DATA LISTING ▸
+++

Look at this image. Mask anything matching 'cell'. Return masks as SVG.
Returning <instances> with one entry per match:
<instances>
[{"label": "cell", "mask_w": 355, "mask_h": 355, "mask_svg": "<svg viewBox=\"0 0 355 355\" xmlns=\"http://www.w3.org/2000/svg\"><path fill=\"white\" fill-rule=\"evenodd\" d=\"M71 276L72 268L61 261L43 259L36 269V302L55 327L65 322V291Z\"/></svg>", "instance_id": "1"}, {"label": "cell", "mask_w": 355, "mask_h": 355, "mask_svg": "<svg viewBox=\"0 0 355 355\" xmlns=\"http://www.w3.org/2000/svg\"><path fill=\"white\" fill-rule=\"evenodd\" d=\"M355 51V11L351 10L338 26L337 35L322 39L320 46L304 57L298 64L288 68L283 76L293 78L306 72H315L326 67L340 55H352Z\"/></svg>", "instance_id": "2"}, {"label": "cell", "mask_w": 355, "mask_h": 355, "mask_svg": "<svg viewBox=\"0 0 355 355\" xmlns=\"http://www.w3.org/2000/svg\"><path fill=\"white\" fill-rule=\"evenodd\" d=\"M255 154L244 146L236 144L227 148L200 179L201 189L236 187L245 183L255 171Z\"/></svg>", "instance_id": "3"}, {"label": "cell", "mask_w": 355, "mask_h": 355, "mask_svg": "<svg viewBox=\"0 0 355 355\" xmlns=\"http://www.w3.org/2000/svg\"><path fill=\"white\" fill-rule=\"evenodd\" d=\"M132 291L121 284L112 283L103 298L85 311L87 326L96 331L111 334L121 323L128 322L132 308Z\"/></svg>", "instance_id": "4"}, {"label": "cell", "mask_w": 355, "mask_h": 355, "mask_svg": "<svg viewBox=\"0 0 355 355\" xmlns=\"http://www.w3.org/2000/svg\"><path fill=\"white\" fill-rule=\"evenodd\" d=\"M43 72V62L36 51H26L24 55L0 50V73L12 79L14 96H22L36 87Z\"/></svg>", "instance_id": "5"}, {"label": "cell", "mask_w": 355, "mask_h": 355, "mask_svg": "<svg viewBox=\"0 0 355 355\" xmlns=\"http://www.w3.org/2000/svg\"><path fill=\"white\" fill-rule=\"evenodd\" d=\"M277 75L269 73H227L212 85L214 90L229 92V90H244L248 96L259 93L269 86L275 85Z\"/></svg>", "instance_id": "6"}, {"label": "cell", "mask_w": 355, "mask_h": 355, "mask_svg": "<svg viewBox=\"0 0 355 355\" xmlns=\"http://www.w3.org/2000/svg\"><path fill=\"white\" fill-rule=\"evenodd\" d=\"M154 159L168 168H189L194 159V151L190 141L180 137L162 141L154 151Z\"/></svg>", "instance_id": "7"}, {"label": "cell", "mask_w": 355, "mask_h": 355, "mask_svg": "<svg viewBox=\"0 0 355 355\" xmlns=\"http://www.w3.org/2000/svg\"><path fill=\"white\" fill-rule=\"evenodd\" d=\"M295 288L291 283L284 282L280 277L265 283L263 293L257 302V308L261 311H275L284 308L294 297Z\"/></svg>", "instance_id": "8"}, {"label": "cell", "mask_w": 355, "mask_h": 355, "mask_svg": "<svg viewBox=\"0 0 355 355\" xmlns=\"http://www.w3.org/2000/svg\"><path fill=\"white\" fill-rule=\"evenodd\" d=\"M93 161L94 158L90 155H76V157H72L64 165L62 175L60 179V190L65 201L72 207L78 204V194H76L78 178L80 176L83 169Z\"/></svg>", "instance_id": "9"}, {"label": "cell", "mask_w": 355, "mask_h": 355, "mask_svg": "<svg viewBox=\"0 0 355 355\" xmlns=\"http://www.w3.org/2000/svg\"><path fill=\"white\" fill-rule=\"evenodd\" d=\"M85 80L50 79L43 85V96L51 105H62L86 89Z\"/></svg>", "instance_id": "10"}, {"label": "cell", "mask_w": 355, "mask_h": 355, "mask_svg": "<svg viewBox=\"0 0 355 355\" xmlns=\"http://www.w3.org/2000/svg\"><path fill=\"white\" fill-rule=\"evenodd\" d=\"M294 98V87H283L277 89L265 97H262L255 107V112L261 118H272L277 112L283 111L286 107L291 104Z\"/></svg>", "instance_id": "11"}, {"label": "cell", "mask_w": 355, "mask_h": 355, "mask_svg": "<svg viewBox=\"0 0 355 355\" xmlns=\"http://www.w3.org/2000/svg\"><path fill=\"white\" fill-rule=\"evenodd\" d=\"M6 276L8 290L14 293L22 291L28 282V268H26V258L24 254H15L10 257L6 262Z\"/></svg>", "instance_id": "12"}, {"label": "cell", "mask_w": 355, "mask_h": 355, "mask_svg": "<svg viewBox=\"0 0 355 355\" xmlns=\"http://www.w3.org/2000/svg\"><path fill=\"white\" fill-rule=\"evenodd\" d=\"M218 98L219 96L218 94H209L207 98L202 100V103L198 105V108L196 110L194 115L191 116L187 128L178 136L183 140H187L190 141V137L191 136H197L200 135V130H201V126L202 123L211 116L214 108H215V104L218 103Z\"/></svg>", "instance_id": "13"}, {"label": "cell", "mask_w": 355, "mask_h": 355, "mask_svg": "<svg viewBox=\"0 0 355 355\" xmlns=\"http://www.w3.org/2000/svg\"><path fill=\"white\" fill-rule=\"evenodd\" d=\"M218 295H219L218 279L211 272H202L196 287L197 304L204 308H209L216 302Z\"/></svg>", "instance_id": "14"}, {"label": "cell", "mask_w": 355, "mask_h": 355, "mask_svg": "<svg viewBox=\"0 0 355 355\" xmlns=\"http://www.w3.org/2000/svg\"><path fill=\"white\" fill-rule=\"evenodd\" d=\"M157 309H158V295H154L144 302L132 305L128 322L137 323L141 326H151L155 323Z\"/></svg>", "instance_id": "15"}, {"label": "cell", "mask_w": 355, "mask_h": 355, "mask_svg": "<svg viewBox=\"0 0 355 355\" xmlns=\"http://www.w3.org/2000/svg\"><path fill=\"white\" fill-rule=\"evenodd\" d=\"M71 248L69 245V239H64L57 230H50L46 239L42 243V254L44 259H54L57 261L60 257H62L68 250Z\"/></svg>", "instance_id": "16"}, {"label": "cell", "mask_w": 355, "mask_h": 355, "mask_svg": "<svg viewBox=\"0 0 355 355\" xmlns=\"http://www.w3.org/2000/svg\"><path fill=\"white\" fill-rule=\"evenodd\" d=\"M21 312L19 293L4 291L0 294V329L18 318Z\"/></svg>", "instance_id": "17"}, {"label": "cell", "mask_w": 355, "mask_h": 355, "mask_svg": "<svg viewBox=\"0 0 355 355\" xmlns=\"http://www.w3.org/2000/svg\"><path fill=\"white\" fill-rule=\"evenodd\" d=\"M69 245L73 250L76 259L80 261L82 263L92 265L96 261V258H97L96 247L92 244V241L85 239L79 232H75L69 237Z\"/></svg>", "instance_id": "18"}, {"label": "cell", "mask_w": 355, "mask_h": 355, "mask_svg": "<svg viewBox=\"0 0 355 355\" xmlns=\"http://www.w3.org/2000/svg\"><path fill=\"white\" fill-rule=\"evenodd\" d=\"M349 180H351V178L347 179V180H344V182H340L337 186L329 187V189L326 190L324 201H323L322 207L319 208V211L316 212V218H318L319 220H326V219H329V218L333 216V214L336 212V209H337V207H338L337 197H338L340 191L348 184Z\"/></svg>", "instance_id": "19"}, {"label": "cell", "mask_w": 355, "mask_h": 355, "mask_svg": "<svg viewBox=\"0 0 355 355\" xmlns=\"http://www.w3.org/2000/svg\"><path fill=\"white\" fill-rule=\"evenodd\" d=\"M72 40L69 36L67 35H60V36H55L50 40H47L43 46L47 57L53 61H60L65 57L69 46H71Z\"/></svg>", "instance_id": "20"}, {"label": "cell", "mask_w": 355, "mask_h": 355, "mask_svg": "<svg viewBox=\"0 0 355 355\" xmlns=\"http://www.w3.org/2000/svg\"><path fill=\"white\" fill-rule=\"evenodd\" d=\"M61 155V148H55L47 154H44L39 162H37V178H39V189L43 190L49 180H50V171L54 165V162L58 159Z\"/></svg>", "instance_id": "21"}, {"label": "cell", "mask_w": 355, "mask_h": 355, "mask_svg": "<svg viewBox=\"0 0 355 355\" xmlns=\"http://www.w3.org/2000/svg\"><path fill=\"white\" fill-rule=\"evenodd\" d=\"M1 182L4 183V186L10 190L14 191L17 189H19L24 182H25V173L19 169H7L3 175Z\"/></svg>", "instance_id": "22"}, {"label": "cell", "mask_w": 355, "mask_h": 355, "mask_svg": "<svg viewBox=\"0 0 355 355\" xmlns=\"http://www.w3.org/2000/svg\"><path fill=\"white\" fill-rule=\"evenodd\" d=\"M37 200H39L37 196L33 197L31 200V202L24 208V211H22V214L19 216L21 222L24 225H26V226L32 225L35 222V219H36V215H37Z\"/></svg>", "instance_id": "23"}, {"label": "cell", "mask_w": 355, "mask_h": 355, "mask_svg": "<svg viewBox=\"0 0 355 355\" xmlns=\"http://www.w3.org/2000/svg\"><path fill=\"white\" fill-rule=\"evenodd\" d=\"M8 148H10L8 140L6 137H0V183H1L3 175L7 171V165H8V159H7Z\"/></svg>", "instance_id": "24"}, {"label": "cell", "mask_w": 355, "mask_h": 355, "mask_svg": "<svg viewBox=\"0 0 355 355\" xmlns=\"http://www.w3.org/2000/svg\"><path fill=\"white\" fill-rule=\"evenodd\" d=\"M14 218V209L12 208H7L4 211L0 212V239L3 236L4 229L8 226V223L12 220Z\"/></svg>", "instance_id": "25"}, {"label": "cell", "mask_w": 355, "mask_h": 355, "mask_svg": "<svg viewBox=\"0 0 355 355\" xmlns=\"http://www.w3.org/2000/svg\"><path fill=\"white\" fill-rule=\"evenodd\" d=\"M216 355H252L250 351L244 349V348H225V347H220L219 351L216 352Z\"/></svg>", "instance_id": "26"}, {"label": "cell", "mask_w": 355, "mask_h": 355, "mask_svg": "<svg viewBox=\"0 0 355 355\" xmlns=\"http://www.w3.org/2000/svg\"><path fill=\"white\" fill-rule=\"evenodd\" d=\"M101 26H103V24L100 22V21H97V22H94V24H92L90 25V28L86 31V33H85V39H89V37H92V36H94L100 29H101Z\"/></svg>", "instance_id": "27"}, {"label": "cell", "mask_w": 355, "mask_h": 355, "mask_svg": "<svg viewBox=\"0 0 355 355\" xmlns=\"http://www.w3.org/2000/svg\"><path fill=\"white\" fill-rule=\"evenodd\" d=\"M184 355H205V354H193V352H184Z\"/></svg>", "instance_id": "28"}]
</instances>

+++

EXERCISE PROMPT ▸ Find and copy every line of the records that contains the string "instances". Matching is case-sensitive.

FINAL RESULT ▸
Returning <instances> with one entry per match:
<instances>
</instances>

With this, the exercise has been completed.